RFC on writel and writel_relaxed

Tue Mar 27 08:30:00 AEDT 2018

On Mon, Mar 26, 2018 at 11:09 PM, Jason Gunthorpe <jgg at ziepe.ca> wrote:
> On Mon, Mar 26, 2018 at 10:43:43PM +0200, Arnd Bergmann wrote:
>> On Mon, Mar 26, 2018 at 10:25 PM, Jason Gunthorpe <jgg at ziepe.ca> wrote:
>> > On Mon, Mar 26, 2018 at 09:44:15PM +0200, Arnd Bergmann wrote:
>> >> On Mon, Mar 26, 2018 at 6:54 PM, Jason Gunthorpe <jgg at ziepe.ca> wrote:
>> >> > On Mon, Mar 26, 2018 at 11:08:45AM +0000, David Laight wrote:
>> >> >> > > This is a super performance critical operation for most drivers and
>> >> >> > > directly impacts network performance.
>> >> >>
>> >> >> Perhaps there ought to be writel_nobarrier() (etc) that never contain
>> >> >> any barriers at all.
>> >> >> This might mean that they are always just the memory operation,
>> >> >> but it would make it more obvious what the driver was doing.
>> >> >
>> >> > I think that is what writel_relaxed is supposed to be.
>> >> >
>> >> > The only restriction it has is that the writes to a single device
>> >> > using UC memory must be kept in program order..
>> >>
>> >> Not sure about whether we have ever defined what happens to
>> >> writel_relaxed() on WC memory though: On ARM, we disallow
>> >> the compiler to combine writes, but the CPU still might.
>> >
>> > If the driver uses WC memory then I think it should not expect
>> > anything in terms of how writes map to TLPs other than nothing
>> > combines across mmiowb() and mmiowb() is fully globally ordered when
>> > enclosed in a spinlock.
>> >
>> > The entire point of using WC memory is usually to get combining :) If
>> > the driver doesn't want that then it should map UC..
>>
>> Usually, WC memory is used with memcpy_toio() though, which
>> by definition doesn't have any barriers between accesses, and
>> is required to get the correct byte ordering on writes to memory buffers.
>
> memcpy_toio is too expensive to actually use for anything performance
> though. It is too pessimistic. What the drivers usually want is a
> unwound block of 4 or 8 8-byte copies. No function calls, no
> branching. Everything is already known to be aligned.
>
> Most of the drivers have a unwound loop with writeq() or something to
> do it.

But isn't the writeq() barrier much more expensive than anything you'd
do in function calls?

>> > The same document says that _relaxed() does not give that guarentee.
>> >
>> > The lwn articule on this went into some depth on the interaction with
>> > spinlocks.
>> >
>> > As far as I can see, containment in a spinlock seems to be the only
>> > different between writel and writel_relaxed..
>>
>> I was always puzzled by this: The intention of _relaxed() on ARM
>> (where it originates) was to skip the barrier that serializes DMA
>> with MMIO, not to skip the serialization between MMIO and locks.
>
> But that was never a requirement of writel(),
> Documentation/memory-barriers.txt gives an explicit example demanding
> the wmb() before writel() for ordering system memory against writel.

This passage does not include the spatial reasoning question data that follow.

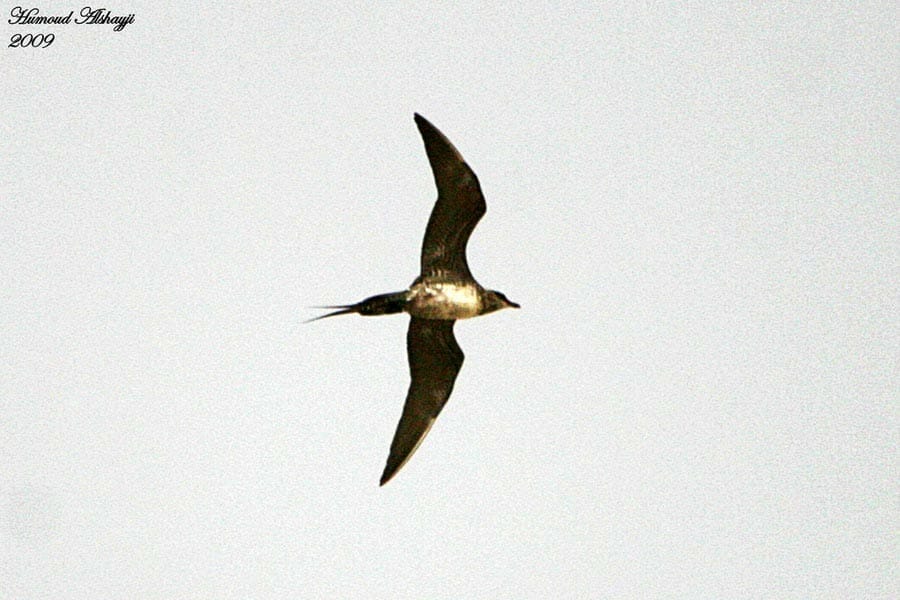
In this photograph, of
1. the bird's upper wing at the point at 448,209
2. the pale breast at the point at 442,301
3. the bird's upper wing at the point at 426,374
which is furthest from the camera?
the bird's upper wing at the point at 426,374

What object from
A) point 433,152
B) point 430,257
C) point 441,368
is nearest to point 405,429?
point 441,368

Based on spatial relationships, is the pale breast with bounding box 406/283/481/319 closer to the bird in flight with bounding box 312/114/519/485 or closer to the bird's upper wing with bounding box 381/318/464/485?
the bird in flight with bounding box 312/114/519/485

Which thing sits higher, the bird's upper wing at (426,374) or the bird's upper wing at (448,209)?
the bird's upper wing at (448,209)

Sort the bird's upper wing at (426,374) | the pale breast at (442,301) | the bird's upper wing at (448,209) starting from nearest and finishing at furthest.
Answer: the bird's upper wing at (448,209) → the pale breast at (442,301) → the bird's upper wing at (426,374)

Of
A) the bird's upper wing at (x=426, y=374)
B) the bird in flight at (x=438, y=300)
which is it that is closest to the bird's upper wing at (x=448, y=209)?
the bird in flight at (x=438, y=300)

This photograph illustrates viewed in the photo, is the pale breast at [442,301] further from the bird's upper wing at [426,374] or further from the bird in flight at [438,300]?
the bird's upper wing at [426,374]

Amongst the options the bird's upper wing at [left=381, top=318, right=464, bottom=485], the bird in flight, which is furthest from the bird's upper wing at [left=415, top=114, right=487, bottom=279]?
the bird's upper wing at [left=381, top=318, right=464, bottom=485]
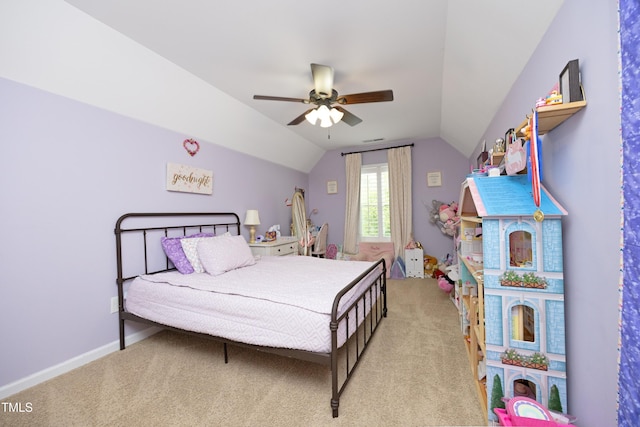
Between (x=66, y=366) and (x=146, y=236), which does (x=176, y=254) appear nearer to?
(x=146, y=236)

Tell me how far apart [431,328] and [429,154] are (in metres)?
3.52

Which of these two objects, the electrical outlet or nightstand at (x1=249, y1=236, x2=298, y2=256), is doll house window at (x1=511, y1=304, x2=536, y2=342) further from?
the electrical outlet

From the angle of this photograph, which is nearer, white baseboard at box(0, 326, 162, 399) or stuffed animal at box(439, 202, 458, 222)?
white baseboard at box(0, 326, 162, 399)

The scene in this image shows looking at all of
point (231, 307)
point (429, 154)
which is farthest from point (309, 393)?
point (429, 154)

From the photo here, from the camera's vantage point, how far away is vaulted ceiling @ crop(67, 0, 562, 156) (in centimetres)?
173

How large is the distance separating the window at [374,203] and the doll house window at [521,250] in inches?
147

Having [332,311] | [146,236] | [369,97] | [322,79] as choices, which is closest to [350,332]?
[332,311]

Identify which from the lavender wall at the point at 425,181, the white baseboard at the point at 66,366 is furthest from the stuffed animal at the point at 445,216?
the white baseboard at the point at 66,366

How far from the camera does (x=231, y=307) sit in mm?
1853

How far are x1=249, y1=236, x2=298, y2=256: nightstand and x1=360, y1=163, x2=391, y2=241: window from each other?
5.94ft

Indeed, but it's in an example for when to use dma_wmb(), not wmb().
Adding Alexander Duyck to Cc, he added that section as part of
1077fa36f23e ("arch: Add lightweight memory barriers dma_rmb() and
dma_wmb()"). Also adding the other people that were involved with that.

> I actually have no idea why ARM had that barrier, I always assumed it
> was to give program ordering to the accesses and that _relaxed allowed
> re-ordering (the usual meaning of relaxed)..
>
> But the barrier document makes it pretty clear that the only
> difference between the two is spinlock containment, and WillD wrote
> this text, so I belive it is accurate for ARM.
>
> Very confusing.

It does mention serialization with both DMA and locks in the
section about  readX_relaxed()/writeX_relaxed(). The part
about DMA is very clear here, and I must have just forgotten
the exact semantics with regards to spinlocks. I'm still not
sure what prevents a writel() from leaking out the end of a
spinlock section that doesn't happen with writel_relaxed(), since
the barrier in writel() comes before the access, and the
spin_unlock() shouldn't affect the external buses.

      Arnd